--- Input for this task ---

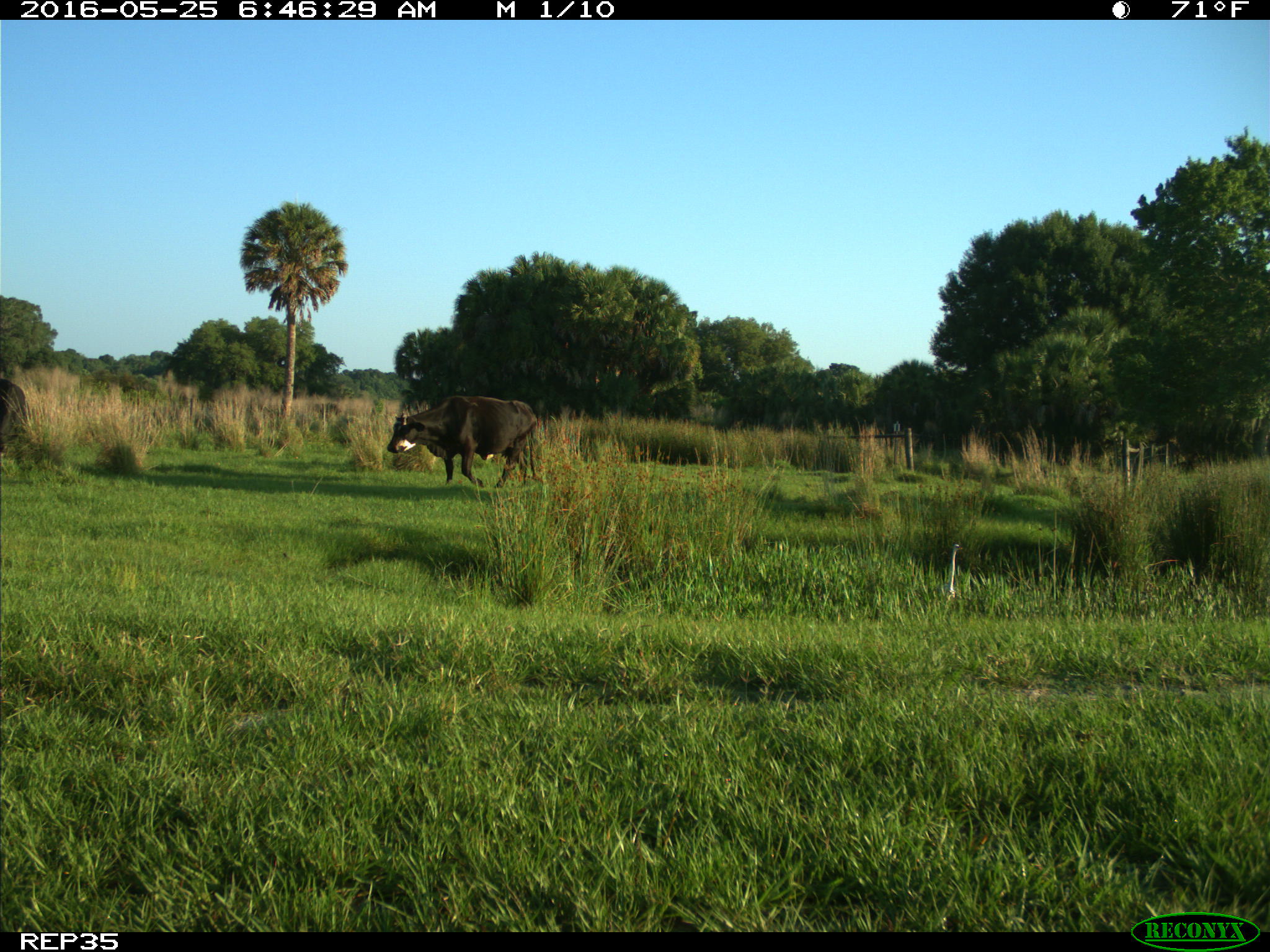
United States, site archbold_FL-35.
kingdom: Animalia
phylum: Chordata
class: Mammalia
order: Artiodactyla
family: Bovidae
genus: Bos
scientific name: Bos taurus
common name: domestic cow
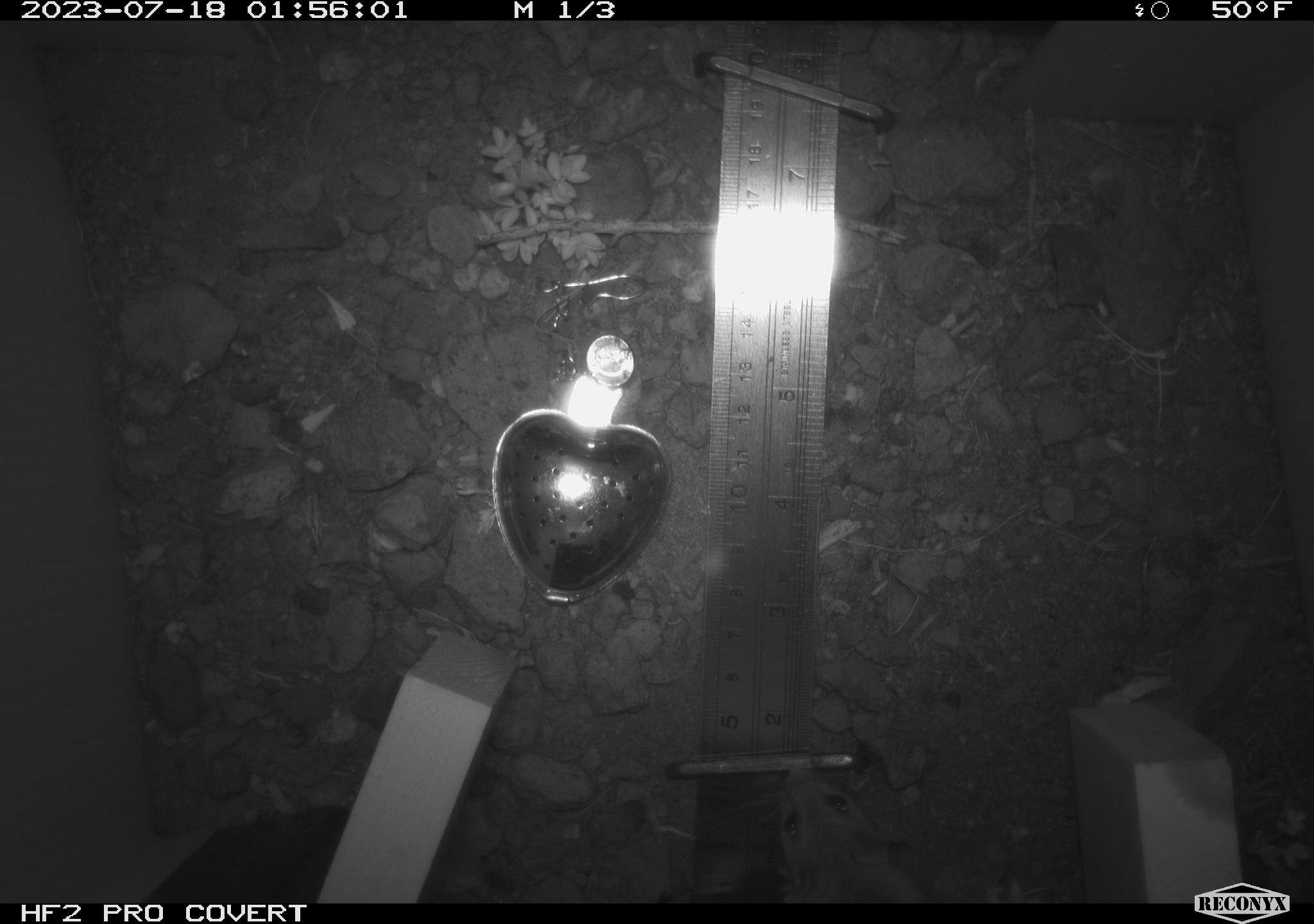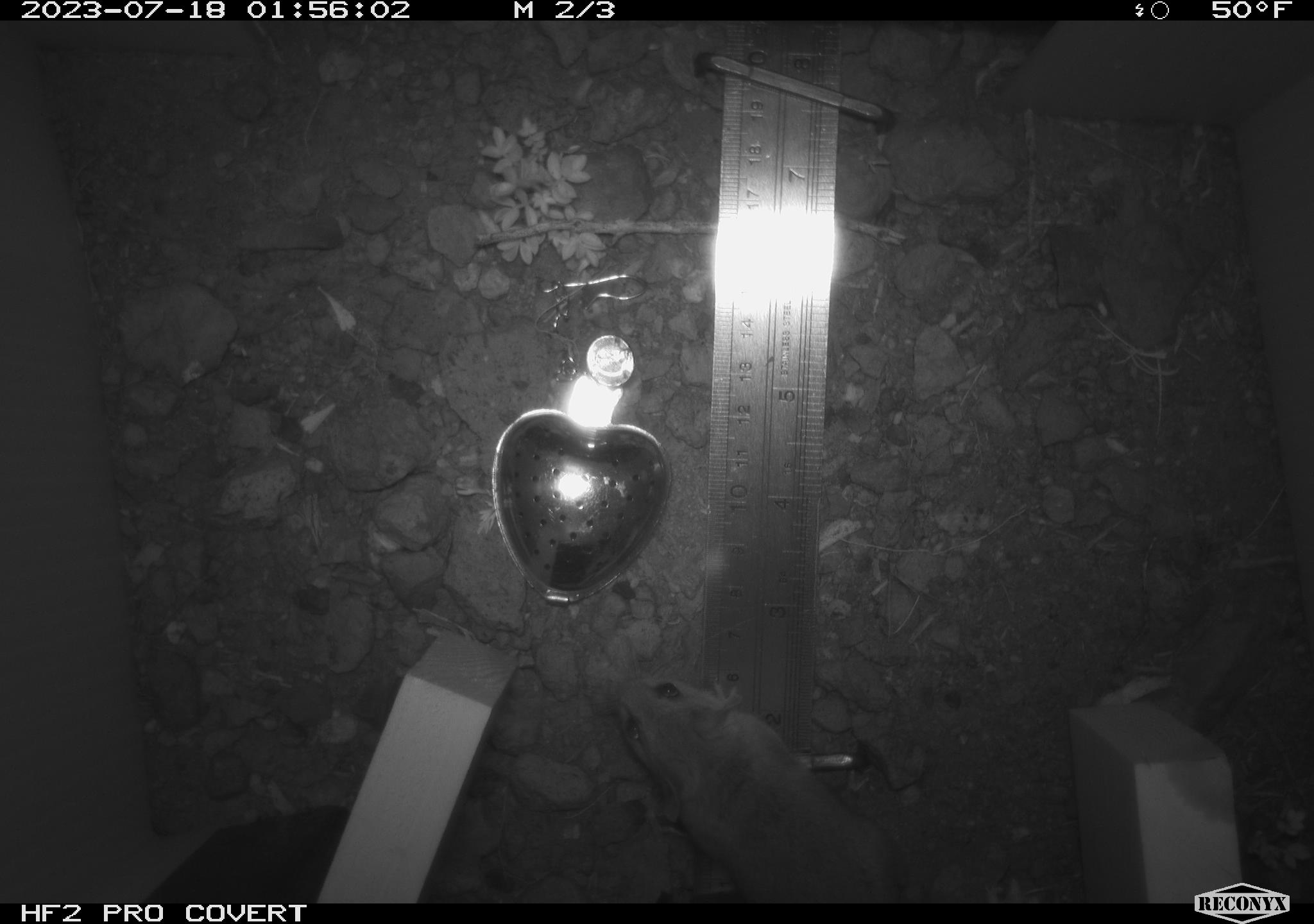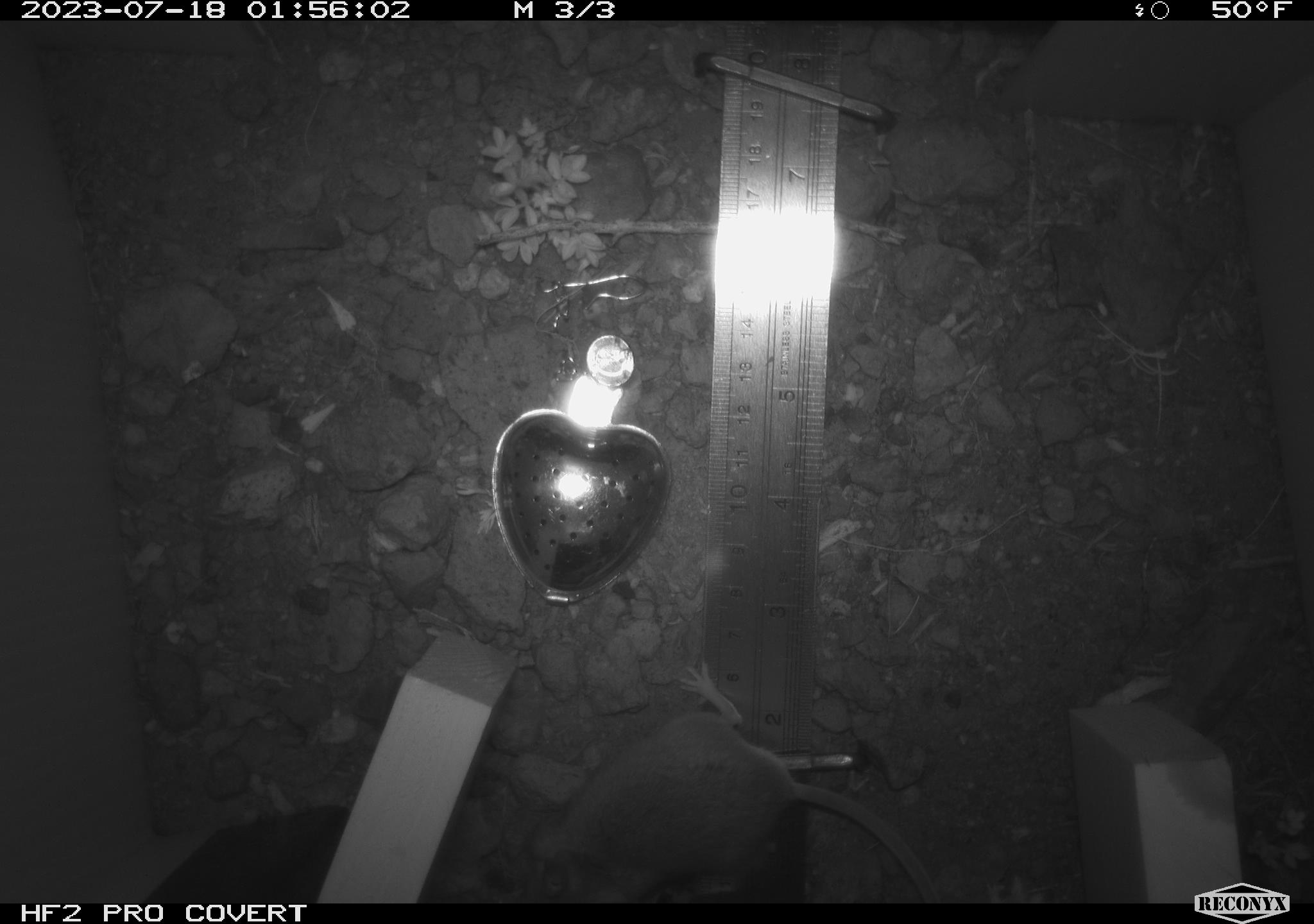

---

Requirement:
Please set down the records above word for word and omit their pictures.

Solution for this exercise:
United States, site archbold_FL-35.
kingdom: Animalia
phylum: Chordata
class: Mammalia
order: Artiodactyla
family: Bovidae
genus: Bos
scientific name: Bos taurus
common name: domestic cow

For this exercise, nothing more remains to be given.